**Порядок выполнения**
Измените фрагмент текста о Ремарке от слов «Однако в заглавиях» до слов «наша суетная жизнь.»: замените «Писания» на «Библии» и запишите фрагмент целиком.

**Текст для работы**
╭──

Не знаю, был ли верующим Эрих Мария Ремарк
Думаю, что нет: вера в дистиллированном виде есть удел глупцов, ханжей и слабых духом, а писатель не принадлежал ни к одной из этих категорий.
Однако в заглавиях своих произведений Ремарк прибегал к цитатам из Писания: вспомним «Возлюби ближнего» и «Время жить и время умирать».
Ведь мудрость библейская, концентрирующая знание многовековых опытов всего рода человеческого, не имеет отношения ни к вере, ни к неверию. Она – кристалл истины, сквозь который становится видной до последней черточки вся наша суетная жизнь.
«Zeit zu leben und Zeit zu sterben»…
В русском каноническом переводе эта фраза звучит как
«время раждаться и время умирать».
(Еккл. 3:2)
Но мне больше по душе «двойной» перевод, полученный через немецкий:
время жить и время умирать.
Эта фраза имеет глубочайший смысл.
Всему есть свое время и есть время каждой вещи под небом.
«Время жить и время умирать»… В эти слова укладывается вся человеческая жизнь – все помыслы и мечты: как осуществленные, так и погибшие в суетах.

╰──

**Исходные данные**

╭──

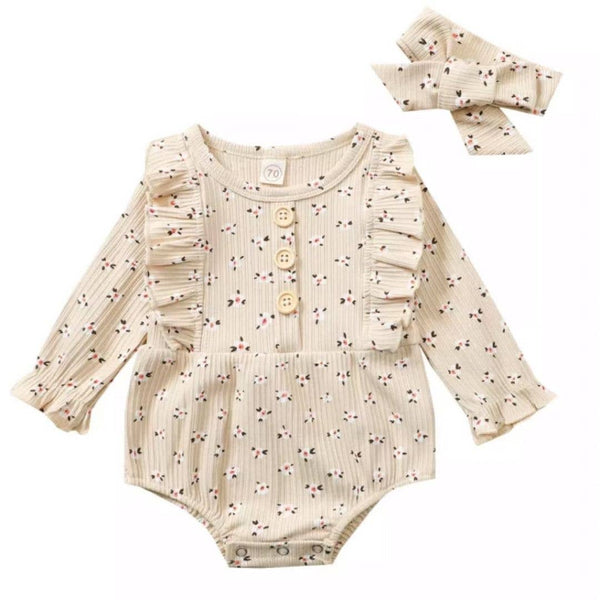 Magnolia Floral Sleeved Ruffle Bubble Romper & Headband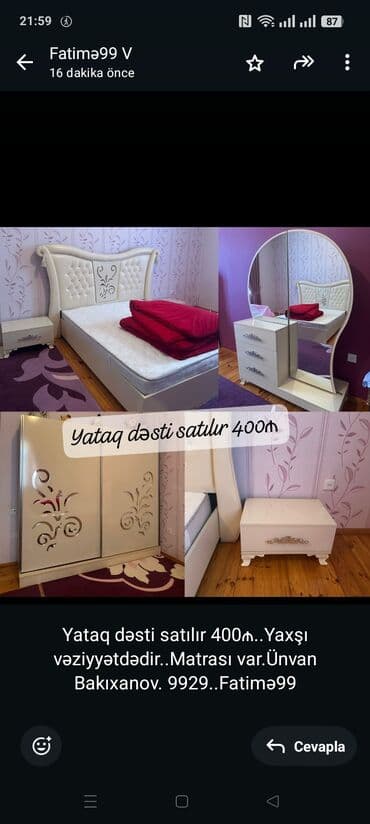 Yataq dəsti satılır 400₼. Yaxşı vəziyyətdədir. Matrası var.Ünvan lalafo.az -da Yataq dəsti satılır 400₼. Yaxşı vəziyyətdədir. Matrası var.Ünvan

╰──

**Решение задания**
Однако в заглавиях своих произведений Ремарк прибегал к цитатам из Библии: вспомним «Возлюби ближнего» и «Время жить и время умирать».
Ведь мудрость библейская, концентрирующая знание многовековых опытов всего рода человеческого, не имеет отношения ни к вере, ни к неверию. Она – кристалл истины, сквозь который становится видной до последней черточки вся наша суетная жизнь.